Perhaps when we revisit the prior concepts we should be focusing on something else:
- Algae. Solazyme utilizes a heterotrophic process, which allows for algae to be grown in the dark in an environmentally controlled systems using standard fermentation equipment. The company's biotechnology, which has yielded a unique parent strain of algae, has allowed for optimal yields of greater than 80% oil content. This can be compared against the wild algae's natural ability to yield 5-10% oil content on average.
- Biofuels. Solazyme's current emphasis is far from being focused on fuels. Higher margin industries that are just as necessary to the running of society are being pursued. Chemicals, food, and cosmetics are the primary emphasis in order to establish a firm profitable foundation for the company. Fuels remain an active part of the company, but will struggle to become as vital until significantly increased production capacity comes online. Even then, the company will find greater use in specializing in fuel additives and higher quality fuels that prevent the company's products from properly being compared against traditional biofuels.
- "Sugar is Food." While a valid point, a larger concept being overlooked is the rise of a sustainable cellulosic sugar industry that can convert biomass into sugars. As technology progresses sugars that can be used by Solazyme should be perceived less as food materials and more as biomass materials. Additionally, when considering the food division, the company's current process is essentially converting sugars into higher-value food products and cheaper alternatives - a concept that is sure to disturb few people.
- Cost-per-gallon. While the Navy might be far from content from paying what is likely to be $15/gallon for Solazyme's oils, presuming this contract price is the actual manufacturing cost, is errant in itself. It also proves that there is limited competition that may be able to underbid Solazyme. Last of all, Solazyme's ability to tailor its output provides a distinct advantage that destroys a straight comparison with current fuel prices. Whether it be the fact that the company can create higher-valued cuts or jump away from the fuel market altogether, Solazyme should be far from hindered by cost basis fears. As it currently stands concerning fuels and chemicals market, the company expects gross profit margins to range in the 30-60% realm.
As of May 6, 2012, Solazyme trades with a market capitalization of $608 million. The company should continue to fail in having a positive earnings per share until late 2013 or early 2014. This is when production capacity begins to come online in a meaningful way. Until then, the company holds a comfortable current asset position with well over $200 million in cash and cash equivalents. The company also has limited long-term debt, with merely $15 million as of December 2011.
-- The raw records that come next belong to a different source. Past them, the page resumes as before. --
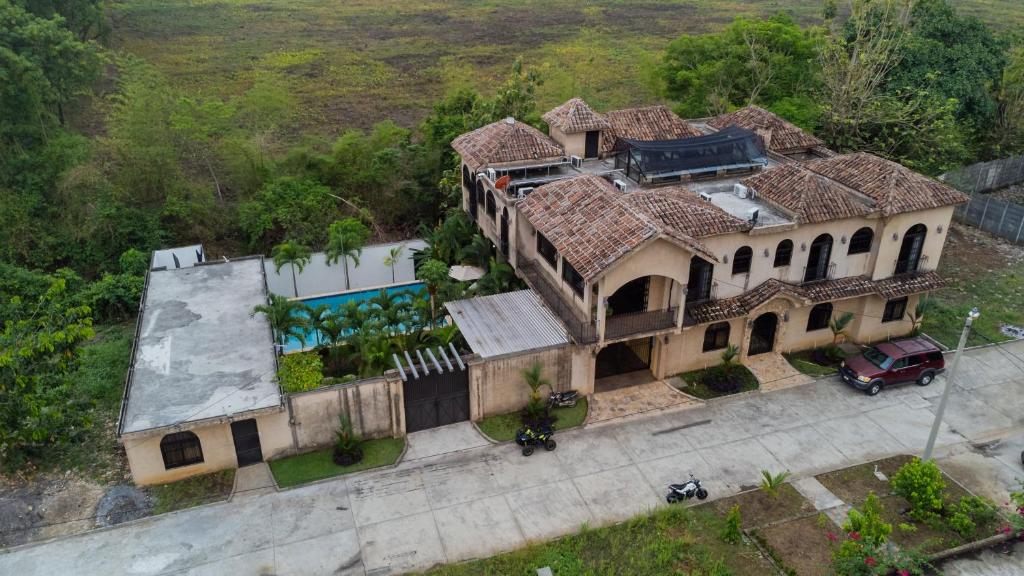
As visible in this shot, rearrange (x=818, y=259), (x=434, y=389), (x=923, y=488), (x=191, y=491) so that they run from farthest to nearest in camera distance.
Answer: (x=818, y=259) → (x=434, y=389) → (x=191, y=491) → (x=923, y=488)

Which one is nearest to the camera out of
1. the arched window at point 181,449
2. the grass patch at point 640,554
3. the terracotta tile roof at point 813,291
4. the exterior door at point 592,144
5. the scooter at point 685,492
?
the grass patch at point 640,554

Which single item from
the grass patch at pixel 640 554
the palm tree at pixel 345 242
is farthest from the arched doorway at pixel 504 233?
the grass patch at pixel 640 554

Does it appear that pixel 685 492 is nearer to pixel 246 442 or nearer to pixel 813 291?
Answer: pixel 813 291

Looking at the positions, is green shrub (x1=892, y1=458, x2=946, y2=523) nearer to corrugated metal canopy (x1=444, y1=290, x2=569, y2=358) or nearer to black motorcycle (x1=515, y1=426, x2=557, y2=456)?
black motorcycle (x1=515, y1=426, x2=557, y2=456)

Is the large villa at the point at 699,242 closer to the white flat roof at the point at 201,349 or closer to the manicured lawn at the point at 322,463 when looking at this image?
the manicured lawn at the point at 322,463

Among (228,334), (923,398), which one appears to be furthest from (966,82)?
(228,334)

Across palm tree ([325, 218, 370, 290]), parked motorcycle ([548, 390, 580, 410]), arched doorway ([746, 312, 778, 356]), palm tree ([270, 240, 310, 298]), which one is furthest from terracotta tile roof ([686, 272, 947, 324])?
palm tree ([270, 240, 310, 298])

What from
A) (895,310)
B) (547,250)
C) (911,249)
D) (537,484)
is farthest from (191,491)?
(911,249)
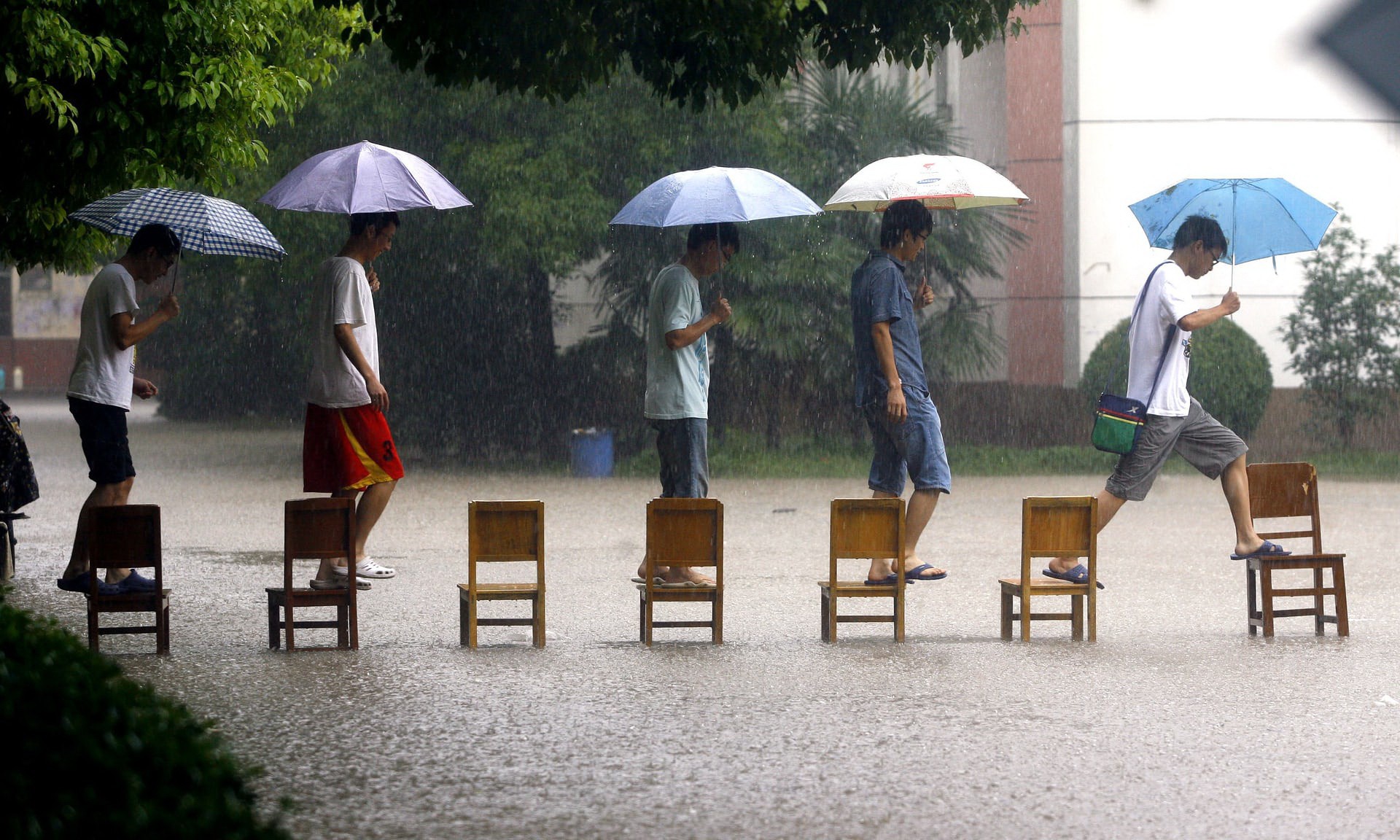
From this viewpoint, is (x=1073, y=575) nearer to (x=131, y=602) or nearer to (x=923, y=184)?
(x=923, y=184)

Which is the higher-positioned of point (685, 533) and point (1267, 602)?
point (685, 533)

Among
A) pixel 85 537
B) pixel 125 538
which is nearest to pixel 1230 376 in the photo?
pixel 85 537

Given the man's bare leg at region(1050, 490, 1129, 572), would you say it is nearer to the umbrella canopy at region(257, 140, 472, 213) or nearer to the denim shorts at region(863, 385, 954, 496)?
the denim shorts at region(863, 385, 954, 496)

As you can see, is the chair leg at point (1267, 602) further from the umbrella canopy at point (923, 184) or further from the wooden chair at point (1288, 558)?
the umbrella canopy at point (923, 184)

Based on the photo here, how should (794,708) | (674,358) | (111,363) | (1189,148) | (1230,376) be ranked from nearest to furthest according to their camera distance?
(794,708)
(111,363)
(674,358)
(1230,376)
(1189,148)

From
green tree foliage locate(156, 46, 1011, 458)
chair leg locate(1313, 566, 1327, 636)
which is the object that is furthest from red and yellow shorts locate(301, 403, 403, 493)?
green tree foliage locate(156, 46, 1011, 458)

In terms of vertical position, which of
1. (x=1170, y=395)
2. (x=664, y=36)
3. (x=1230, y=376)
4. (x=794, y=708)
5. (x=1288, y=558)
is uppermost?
(x=664, y=36)

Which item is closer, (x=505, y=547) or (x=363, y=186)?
(x=505, y=547)

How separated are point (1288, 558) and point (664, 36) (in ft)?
11.4

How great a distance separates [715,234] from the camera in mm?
7938

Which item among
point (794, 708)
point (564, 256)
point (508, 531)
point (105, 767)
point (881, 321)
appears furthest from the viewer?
point (564, 256)

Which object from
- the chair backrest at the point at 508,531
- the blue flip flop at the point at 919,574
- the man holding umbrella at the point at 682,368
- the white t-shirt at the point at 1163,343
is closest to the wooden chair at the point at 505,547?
the chair backrest at the point at 508,531

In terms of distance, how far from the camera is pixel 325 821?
→ 167 inches

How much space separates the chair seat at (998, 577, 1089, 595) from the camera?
6.91m
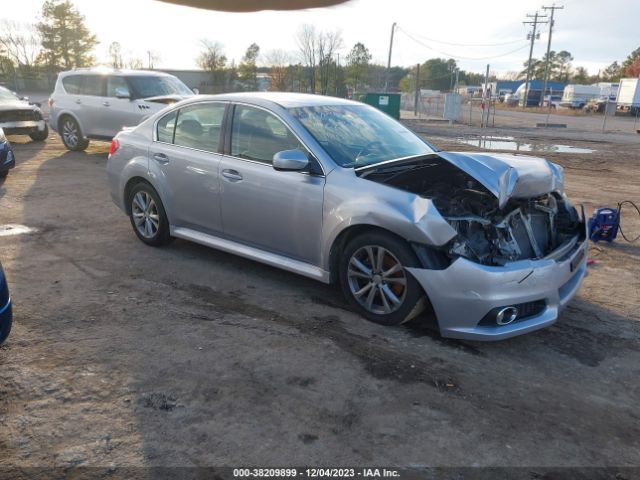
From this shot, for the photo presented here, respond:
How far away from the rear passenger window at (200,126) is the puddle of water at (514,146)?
502 inches

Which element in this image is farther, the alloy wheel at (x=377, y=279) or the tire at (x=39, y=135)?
the tire at (x=39, y=135)

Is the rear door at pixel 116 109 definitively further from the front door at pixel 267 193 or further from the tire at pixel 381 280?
the tire at pixel 381 280

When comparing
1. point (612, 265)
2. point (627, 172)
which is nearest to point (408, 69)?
point (627, 172)

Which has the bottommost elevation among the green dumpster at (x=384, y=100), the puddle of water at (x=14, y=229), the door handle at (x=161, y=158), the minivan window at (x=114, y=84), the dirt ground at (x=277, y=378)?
the dirt ground at (x=277, y=378)

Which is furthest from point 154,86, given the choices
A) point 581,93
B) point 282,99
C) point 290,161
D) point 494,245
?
point 581,93

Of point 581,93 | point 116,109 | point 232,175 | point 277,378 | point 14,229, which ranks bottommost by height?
point 277,378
When we consider the corporate story that is truly developing behind Solazyme's promising technology, one should begin to wonder why it is that investors are failing to take a cue from the industry's lead. If such companies are willing to stick their necks out on the line, why are investors continuing to fail when it comes to seeing valid investment potential? Perhaps these misconceptions just need to be cleared up again and again.